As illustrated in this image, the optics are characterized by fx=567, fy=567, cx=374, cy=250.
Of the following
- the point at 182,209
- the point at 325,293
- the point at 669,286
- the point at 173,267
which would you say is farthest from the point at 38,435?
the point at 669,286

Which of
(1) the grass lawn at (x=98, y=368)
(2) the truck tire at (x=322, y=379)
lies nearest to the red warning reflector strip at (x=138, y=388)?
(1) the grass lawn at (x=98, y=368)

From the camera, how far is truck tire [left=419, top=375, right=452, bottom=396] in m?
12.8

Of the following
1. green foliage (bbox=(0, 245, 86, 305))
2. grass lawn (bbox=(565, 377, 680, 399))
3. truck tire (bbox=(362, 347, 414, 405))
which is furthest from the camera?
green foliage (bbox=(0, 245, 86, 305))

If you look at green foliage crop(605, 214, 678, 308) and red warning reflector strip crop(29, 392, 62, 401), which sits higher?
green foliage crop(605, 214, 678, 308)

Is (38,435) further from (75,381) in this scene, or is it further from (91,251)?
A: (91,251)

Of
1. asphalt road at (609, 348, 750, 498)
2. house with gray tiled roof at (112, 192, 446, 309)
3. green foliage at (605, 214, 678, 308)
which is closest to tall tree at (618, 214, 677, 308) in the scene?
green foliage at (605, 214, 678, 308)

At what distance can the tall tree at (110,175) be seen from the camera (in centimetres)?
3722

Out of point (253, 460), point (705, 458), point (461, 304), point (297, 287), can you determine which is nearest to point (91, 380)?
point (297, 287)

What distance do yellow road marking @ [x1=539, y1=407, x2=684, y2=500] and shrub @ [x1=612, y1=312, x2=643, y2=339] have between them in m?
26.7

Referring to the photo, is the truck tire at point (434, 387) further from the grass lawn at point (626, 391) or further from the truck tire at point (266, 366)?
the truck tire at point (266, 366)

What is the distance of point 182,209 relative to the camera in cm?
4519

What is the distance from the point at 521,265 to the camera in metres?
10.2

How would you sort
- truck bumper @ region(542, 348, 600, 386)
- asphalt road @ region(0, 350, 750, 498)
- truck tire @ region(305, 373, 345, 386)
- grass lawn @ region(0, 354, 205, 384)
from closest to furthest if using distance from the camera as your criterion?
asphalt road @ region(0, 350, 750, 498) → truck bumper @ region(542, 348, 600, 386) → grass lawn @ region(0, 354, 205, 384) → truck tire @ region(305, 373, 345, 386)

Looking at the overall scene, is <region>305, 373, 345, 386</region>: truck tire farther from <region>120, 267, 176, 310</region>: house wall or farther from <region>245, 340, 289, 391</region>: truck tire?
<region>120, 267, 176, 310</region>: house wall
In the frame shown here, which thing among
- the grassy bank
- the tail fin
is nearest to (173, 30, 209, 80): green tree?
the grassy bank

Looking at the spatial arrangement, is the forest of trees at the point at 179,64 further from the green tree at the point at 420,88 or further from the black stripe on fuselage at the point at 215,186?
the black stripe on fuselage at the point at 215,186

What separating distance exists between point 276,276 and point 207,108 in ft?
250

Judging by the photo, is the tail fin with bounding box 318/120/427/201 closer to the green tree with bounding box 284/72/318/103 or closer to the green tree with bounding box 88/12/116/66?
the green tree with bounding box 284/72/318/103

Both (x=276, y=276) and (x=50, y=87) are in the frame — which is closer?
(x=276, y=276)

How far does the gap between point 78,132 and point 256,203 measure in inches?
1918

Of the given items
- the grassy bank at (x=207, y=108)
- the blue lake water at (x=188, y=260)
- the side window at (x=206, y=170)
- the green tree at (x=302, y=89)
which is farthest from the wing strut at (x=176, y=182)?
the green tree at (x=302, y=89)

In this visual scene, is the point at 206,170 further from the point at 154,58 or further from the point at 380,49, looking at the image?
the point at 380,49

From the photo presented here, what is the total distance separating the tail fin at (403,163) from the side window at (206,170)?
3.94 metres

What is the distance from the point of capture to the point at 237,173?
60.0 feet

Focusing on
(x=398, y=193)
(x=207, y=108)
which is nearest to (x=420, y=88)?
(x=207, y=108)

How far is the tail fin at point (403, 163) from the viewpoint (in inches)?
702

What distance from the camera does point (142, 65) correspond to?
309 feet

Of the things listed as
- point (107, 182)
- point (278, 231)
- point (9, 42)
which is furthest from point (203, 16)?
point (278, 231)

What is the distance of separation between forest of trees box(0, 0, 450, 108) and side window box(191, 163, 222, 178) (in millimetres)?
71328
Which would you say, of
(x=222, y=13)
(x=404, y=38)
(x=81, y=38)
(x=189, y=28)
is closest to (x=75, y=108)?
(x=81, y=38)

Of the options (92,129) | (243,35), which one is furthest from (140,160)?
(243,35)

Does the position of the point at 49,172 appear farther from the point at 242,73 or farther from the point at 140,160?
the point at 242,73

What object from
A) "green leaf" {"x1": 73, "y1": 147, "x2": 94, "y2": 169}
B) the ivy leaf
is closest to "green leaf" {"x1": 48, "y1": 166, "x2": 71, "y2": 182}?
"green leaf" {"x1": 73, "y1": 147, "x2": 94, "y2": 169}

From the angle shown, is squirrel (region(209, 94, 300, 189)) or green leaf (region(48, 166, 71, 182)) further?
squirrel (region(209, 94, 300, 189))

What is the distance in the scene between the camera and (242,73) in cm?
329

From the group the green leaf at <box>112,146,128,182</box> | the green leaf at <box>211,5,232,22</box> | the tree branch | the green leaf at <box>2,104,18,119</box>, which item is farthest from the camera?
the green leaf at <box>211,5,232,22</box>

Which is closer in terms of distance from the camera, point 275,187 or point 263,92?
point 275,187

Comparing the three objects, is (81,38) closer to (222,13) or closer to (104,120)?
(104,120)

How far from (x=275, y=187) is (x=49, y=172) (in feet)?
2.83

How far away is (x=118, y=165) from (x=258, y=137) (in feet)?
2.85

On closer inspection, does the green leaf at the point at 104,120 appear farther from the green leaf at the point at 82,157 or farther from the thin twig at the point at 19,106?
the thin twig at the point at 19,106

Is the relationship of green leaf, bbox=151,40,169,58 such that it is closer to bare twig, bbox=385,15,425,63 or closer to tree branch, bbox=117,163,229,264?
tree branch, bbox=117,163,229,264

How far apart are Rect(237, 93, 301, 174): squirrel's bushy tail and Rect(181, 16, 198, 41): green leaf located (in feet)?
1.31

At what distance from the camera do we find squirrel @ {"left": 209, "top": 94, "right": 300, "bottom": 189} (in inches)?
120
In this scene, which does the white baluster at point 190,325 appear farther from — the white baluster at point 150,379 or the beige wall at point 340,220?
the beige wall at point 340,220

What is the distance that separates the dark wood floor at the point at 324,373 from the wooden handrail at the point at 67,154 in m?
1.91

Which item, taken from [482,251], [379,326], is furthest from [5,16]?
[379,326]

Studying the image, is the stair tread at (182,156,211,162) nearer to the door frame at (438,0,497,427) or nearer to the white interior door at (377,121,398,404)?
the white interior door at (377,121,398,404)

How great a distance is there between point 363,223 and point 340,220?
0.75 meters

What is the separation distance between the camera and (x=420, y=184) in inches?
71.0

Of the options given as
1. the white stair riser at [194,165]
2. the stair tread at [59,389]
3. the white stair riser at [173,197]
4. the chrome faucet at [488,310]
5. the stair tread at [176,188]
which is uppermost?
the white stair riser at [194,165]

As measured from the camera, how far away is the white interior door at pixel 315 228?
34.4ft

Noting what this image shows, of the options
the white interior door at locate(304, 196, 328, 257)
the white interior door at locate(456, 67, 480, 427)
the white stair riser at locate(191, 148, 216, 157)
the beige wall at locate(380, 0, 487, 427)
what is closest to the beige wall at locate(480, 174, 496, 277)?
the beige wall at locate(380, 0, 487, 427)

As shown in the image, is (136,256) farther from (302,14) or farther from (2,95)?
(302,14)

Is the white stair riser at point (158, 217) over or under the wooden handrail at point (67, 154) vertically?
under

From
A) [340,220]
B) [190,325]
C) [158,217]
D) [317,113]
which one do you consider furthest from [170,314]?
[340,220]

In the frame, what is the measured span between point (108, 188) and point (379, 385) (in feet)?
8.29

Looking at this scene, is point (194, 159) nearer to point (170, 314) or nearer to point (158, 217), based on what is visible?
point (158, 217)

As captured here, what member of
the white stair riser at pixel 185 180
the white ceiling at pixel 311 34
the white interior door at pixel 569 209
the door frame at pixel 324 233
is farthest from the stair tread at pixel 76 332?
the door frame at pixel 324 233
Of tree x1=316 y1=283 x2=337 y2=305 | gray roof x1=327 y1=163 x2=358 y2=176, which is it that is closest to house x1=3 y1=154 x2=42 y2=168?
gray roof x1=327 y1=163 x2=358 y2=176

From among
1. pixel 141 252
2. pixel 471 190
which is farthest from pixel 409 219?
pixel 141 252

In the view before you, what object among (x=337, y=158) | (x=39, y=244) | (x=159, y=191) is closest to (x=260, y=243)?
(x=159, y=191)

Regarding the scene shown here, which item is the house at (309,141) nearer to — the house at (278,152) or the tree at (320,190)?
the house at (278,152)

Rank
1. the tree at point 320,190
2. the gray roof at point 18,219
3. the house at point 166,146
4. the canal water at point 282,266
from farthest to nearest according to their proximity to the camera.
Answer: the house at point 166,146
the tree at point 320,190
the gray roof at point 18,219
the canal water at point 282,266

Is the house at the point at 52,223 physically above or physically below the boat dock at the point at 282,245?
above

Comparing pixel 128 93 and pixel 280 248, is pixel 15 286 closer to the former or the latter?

....

REQUIREMENTS → Extract every line from the one containing "Regarding the scene" through the last line of the data, inclusive, exactly as written.

REPLY →
Regarding the scene shown here, which item is the house at (309,141) nearer to — the house at (278,152) or the tree at (320,190)?
the house at (278,152)

Rank
1. the tree at point 320,190
2. the gray roof at point 18,219
3. the house at point 166,146
4. the canal water at point 282,266
from farthest to nearest according to their proximity to the camera.
Answer: the house at point 166,146
the tree at point 320,190
the gray roof at point 18,219
the canal water at point 282,266

Is the house at the point at 52,223 physically above or physically below the boat dock at the point at 282,245?
above

Comparing pixel 128 93 and pixel 280 248, is pixel 15 286 closer to the former or the latter?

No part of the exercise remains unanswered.